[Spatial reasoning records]
_____

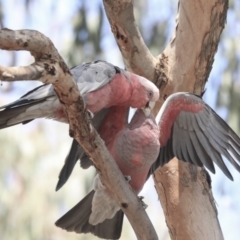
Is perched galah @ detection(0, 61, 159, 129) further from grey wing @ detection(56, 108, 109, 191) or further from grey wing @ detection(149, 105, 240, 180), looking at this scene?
grey wing @ detection(149, 105, 240, 180)

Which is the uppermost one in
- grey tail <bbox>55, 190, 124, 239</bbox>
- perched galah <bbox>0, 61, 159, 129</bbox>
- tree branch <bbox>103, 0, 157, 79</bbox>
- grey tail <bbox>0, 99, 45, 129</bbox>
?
tree branch <bbox>103, 0, 157, 79</bbox>

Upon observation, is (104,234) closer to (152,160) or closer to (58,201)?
(152,160)

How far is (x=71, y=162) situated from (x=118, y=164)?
19 centimetres

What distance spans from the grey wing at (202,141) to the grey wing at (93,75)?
0.39 meters

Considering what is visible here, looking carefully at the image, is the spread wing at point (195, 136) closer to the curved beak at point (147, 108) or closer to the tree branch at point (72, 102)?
the curved beak at point (147, 108)

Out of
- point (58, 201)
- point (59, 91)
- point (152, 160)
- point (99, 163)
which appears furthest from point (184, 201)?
point (58, 201)

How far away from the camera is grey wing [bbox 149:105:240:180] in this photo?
2291 mm

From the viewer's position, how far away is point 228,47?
4445 mm

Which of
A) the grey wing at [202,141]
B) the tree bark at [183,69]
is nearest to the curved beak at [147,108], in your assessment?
the grey wing at [202,141]

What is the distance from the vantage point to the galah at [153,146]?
2260 millimetres

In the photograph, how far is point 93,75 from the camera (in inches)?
84.5

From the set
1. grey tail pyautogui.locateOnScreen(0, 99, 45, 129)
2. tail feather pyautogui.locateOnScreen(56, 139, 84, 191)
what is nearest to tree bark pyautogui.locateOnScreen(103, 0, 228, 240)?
tail feather pyautogui.locateOnScreen(56, 139, 84, 191)

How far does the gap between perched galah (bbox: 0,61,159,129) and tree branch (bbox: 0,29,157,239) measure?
0.20 m

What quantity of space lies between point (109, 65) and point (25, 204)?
2454 mm
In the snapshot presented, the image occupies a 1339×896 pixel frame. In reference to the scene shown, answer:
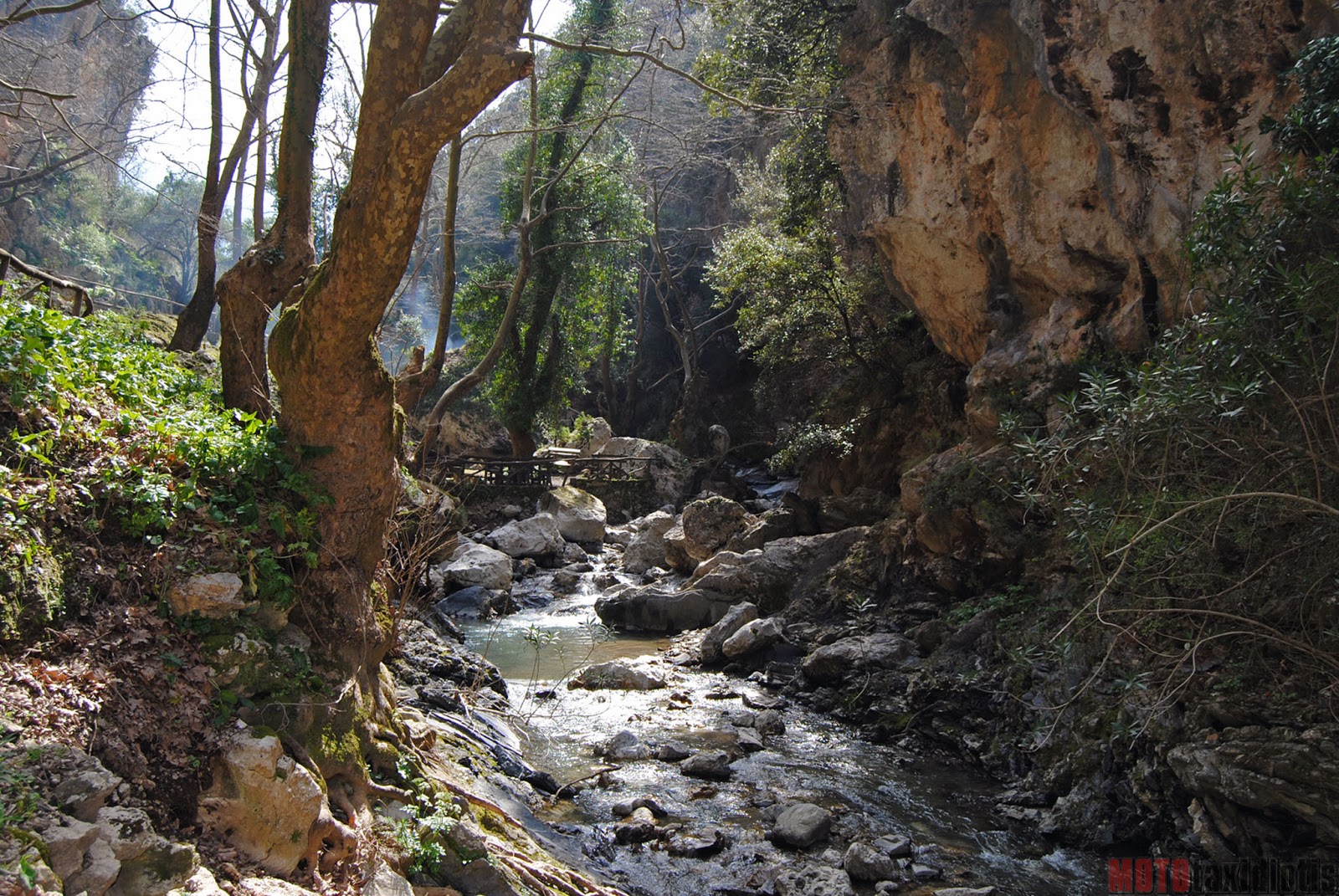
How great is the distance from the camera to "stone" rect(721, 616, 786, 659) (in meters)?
8.88

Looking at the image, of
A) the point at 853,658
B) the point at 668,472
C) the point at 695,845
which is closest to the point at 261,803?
the point at 695,845

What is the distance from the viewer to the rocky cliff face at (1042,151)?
705 centimetres

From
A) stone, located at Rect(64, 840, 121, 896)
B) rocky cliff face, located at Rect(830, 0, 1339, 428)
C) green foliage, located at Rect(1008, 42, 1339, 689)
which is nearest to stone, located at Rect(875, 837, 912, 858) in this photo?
green foliage, located at Rect(1008, 42, 1339, 689)

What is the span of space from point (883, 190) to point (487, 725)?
824cm

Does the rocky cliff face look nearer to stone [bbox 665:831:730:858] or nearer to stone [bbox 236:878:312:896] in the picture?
stone [bbox 665:831:730:858]

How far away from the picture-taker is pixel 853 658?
8109mm

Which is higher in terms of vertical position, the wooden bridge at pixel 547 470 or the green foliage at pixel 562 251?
the green foliage at pixel 562 251

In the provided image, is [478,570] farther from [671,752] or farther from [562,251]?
[562,251]

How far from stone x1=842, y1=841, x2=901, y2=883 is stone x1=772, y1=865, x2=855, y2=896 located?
0.22 ft

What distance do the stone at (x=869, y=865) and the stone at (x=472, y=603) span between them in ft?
23.1

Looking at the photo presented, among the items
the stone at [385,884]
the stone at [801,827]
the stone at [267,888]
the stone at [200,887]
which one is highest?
the stone at [200,887]

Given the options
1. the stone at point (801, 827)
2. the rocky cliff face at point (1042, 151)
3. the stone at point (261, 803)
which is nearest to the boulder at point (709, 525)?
the rocky cliff face at point (1042, 151)

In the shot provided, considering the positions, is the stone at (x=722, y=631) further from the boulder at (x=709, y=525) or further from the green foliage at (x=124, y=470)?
the green foliage at (x=124, y=470)

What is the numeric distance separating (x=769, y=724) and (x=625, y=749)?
1367 millimetres
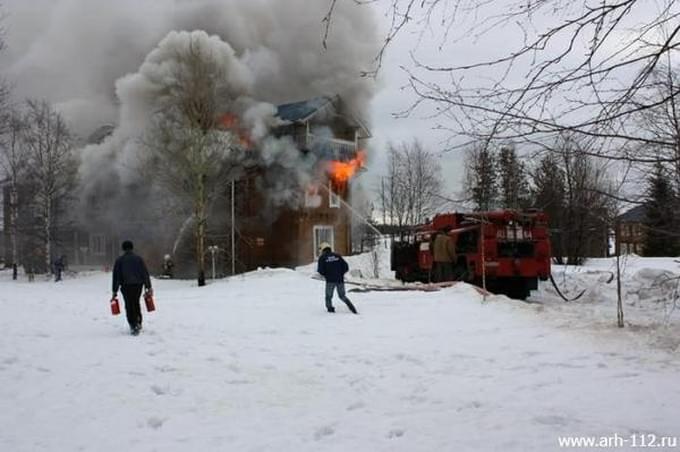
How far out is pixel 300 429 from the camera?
4719 mm

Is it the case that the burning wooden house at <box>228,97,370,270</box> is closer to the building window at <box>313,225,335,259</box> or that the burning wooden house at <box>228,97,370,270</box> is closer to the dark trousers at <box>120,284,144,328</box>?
the building window at <box>313,225,335,259</box>

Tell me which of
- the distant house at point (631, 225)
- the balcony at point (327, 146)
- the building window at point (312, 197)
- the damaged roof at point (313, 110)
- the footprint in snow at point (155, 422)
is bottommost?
the footprint in snow at point (155, 422)

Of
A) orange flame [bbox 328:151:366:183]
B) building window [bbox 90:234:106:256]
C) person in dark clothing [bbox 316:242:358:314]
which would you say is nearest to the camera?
person in dark clothing [bbox 316:242:358:314]

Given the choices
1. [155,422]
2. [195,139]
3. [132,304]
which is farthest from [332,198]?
[155,422]

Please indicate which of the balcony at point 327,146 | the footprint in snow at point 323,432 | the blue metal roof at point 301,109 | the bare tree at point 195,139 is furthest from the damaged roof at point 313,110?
the footprint in snow at point 323,432

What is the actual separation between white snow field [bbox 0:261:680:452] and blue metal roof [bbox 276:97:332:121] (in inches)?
723

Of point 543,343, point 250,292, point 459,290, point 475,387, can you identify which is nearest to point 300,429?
point 475,387

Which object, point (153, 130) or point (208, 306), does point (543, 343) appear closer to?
point (208, 306)

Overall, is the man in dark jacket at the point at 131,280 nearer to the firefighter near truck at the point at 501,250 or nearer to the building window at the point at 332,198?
the firefighter near truck at the point at 501,250

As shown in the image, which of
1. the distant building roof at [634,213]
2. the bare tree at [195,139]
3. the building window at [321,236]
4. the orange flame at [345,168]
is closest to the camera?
the distant building roof at [634,213]

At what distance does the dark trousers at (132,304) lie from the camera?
935 centimetres

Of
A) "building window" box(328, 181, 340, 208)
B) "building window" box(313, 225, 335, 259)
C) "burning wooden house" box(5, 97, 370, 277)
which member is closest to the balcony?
"burning wooden house" box(5, 97, 370, 277)

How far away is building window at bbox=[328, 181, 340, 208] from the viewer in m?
29.6

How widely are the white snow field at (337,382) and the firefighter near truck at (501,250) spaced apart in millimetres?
4305
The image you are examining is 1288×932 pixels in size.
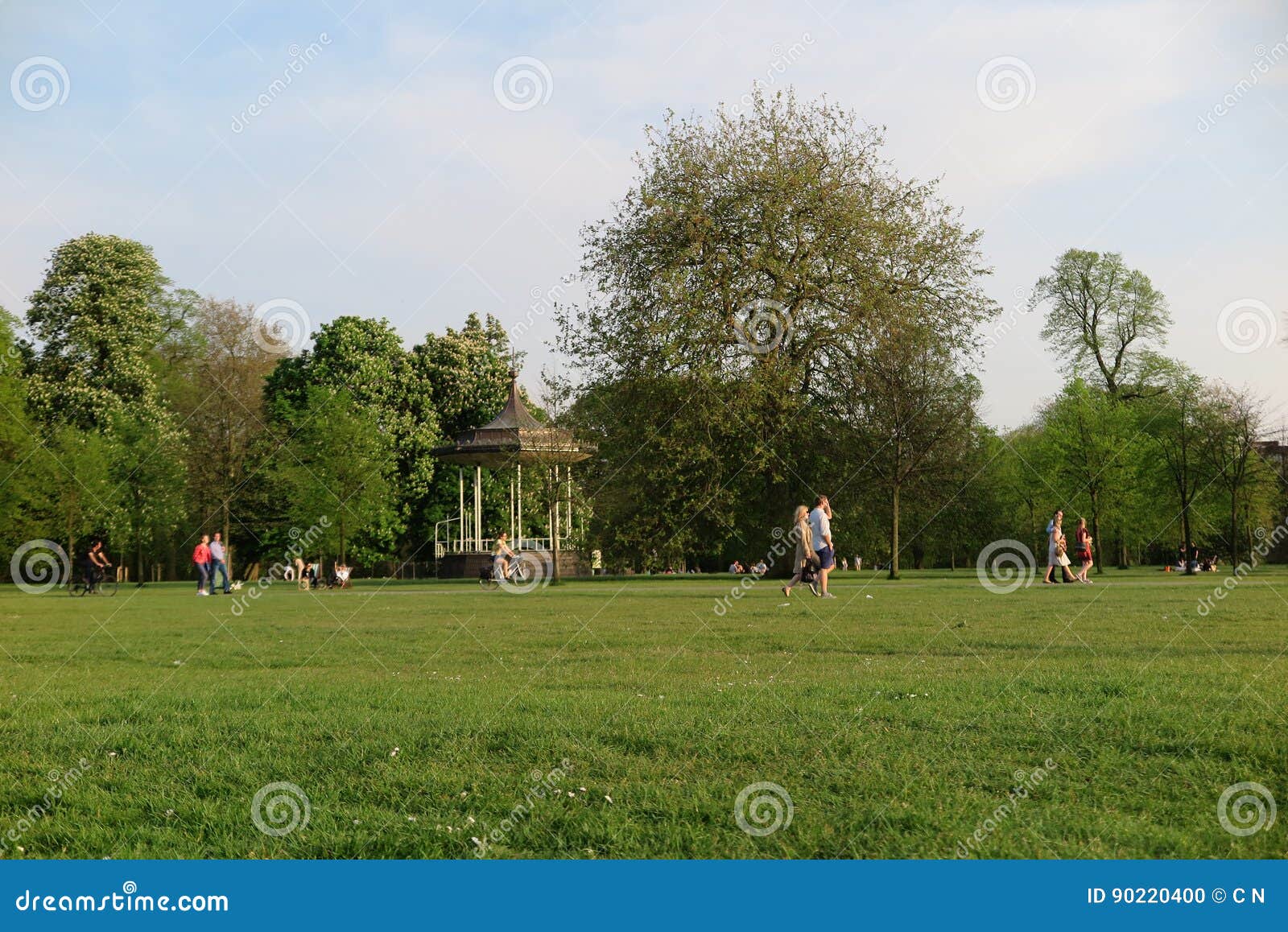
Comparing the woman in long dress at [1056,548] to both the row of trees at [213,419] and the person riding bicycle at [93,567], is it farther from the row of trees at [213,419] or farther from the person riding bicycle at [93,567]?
the person riding bicycle at [93,567]

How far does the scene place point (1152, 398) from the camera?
60219 millimetres

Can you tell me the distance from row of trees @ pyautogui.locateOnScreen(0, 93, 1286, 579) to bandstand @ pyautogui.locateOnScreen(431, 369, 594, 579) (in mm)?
1266

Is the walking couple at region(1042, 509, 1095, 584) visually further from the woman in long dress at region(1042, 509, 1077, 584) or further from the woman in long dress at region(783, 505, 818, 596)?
the woman in long dress at region(783, 505, 818, 596)

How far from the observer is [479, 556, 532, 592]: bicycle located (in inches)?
1576

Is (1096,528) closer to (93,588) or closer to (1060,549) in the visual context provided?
(1060,549)

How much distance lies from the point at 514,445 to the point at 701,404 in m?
13.9

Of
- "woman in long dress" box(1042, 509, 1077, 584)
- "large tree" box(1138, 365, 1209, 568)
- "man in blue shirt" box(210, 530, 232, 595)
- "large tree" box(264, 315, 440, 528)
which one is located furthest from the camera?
"large tree" box(264, 315, 440, 528)

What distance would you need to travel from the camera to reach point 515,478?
48.8 m

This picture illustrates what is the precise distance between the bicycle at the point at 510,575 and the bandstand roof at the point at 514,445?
383cm

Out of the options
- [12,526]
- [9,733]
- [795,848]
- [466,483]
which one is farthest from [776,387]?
[12,526]

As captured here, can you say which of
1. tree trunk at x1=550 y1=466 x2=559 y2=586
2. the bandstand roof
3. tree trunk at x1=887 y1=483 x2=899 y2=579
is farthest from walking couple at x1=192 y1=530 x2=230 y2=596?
tree trunk at x1=887 y1=483 x2=899 y2=579

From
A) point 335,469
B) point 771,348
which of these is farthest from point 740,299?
point 335,469

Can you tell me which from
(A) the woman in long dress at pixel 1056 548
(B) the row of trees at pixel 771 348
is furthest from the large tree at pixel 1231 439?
(A) the woman in long dress at pixel 1056 548

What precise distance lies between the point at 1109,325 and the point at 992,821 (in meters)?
61.3
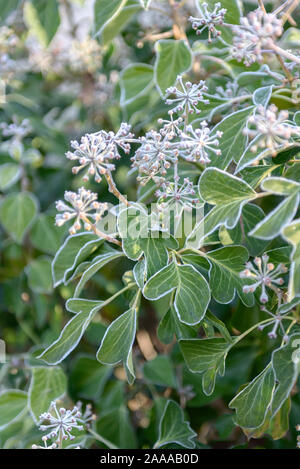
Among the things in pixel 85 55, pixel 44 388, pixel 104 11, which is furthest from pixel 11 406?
pixel 85 55

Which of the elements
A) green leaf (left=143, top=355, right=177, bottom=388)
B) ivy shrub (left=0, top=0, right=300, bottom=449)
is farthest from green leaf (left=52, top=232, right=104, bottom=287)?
green leaf (left=143, top=355, right=177, bottom=388)

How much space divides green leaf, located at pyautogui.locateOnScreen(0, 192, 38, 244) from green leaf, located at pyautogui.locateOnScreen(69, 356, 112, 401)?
25 cm

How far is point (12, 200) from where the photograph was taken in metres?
1.07

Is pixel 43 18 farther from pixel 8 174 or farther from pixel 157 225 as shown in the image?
pixel 157 225

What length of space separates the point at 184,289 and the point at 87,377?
0.47m

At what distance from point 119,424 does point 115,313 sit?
38 cm

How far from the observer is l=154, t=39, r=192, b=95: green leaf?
0.76 m

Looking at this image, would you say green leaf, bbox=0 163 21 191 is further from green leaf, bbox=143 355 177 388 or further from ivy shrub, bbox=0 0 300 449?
green leaf, bbox=143 355 177 388

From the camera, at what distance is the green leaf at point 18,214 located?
1043mm

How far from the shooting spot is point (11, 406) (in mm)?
823

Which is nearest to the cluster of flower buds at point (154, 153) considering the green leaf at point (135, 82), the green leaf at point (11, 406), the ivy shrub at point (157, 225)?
the ivy shrub at point (157, 225)

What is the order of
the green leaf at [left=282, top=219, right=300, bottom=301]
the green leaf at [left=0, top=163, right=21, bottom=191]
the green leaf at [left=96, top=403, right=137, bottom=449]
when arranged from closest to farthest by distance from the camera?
1. the green leaf at [left=282, top=219, right=300, bottom=301]
2. the green leaf at [left=96, top=403, right=137, bottom=449]
3. the green leaf at [left=0, top=163, right=21, bottom=191]
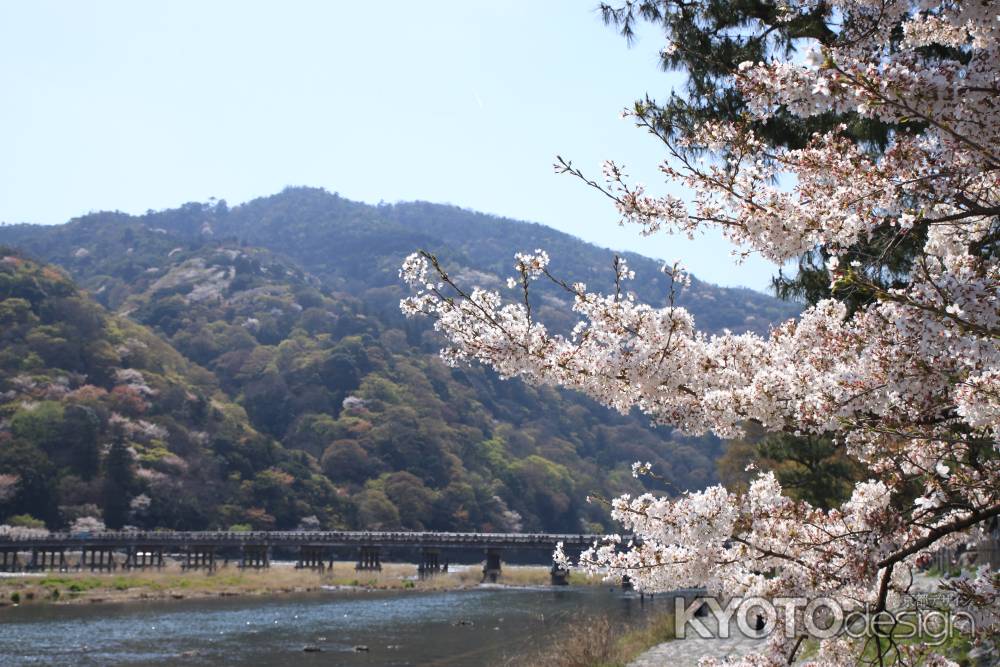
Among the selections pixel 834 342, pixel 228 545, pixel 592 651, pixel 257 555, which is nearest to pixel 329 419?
pixel 257 555

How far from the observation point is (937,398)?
368cm

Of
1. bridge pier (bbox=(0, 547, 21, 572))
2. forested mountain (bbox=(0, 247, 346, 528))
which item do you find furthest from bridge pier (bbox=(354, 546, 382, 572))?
bridge pier (bbox=(0, 547, 21, 572))

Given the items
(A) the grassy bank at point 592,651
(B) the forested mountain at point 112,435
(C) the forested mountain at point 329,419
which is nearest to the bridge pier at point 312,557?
(C) the forested mountain at point 329,419

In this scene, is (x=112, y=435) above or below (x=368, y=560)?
above

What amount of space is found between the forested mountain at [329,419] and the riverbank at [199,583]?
12.3 metres

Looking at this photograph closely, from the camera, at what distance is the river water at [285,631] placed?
21.9 metres

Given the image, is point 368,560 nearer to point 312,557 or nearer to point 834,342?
point 312,557

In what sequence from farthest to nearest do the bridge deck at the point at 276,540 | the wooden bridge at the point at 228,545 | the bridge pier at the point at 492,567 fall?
the bridge pier at the point at 492,567 < the wooden bridge at the point at 228,545 < the bridge deck at the point at 276,540

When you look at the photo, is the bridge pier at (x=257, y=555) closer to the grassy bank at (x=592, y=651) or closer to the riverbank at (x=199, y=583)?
the riverbank at (x=199, y=583)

_____

**What is expected**
Output the lines of the records as a JSON list of strings, one string per line, starting at the line that contains "In this scene, is" and ending at the last line of the records. Leave out blank lines.

**Exercise output**
[
  "In this scene, is (x=112, y=435) above or below (x=368, y=560)?",
  "above",
  "What amount of space is found between the forested mountain at [329,419] and the riverbank at [199,583]?",
  "12.3 metres",
  "Looking at this photograph closely, from the camera, at what distance is the river water at [285,631] placed?",
  "21.9 metres",
  "Given the image, is point 368,560 nearer to point 312,557 or nearer to point 834,342?",
  "point 312,557",
  "In what sequence from farthest to nearest do the bridge deck at the point at 276,540 | the wooden bridge at the point at 228,545 | the bridge pier at the point at 492,567 fall?",
  "the bridge pier at the point at 492,567 < the wooden bridge at the point at 228,545 < the bridge deck at the point at 276,540",
  "When you look at the photo, is the bridge pier at (x=257, y=555) closer to the grassy bank at (x=592, y=651) or closer to the riverbank at (x=199, y=583)?",
  "the riverbank at (x=199, y=583)"
]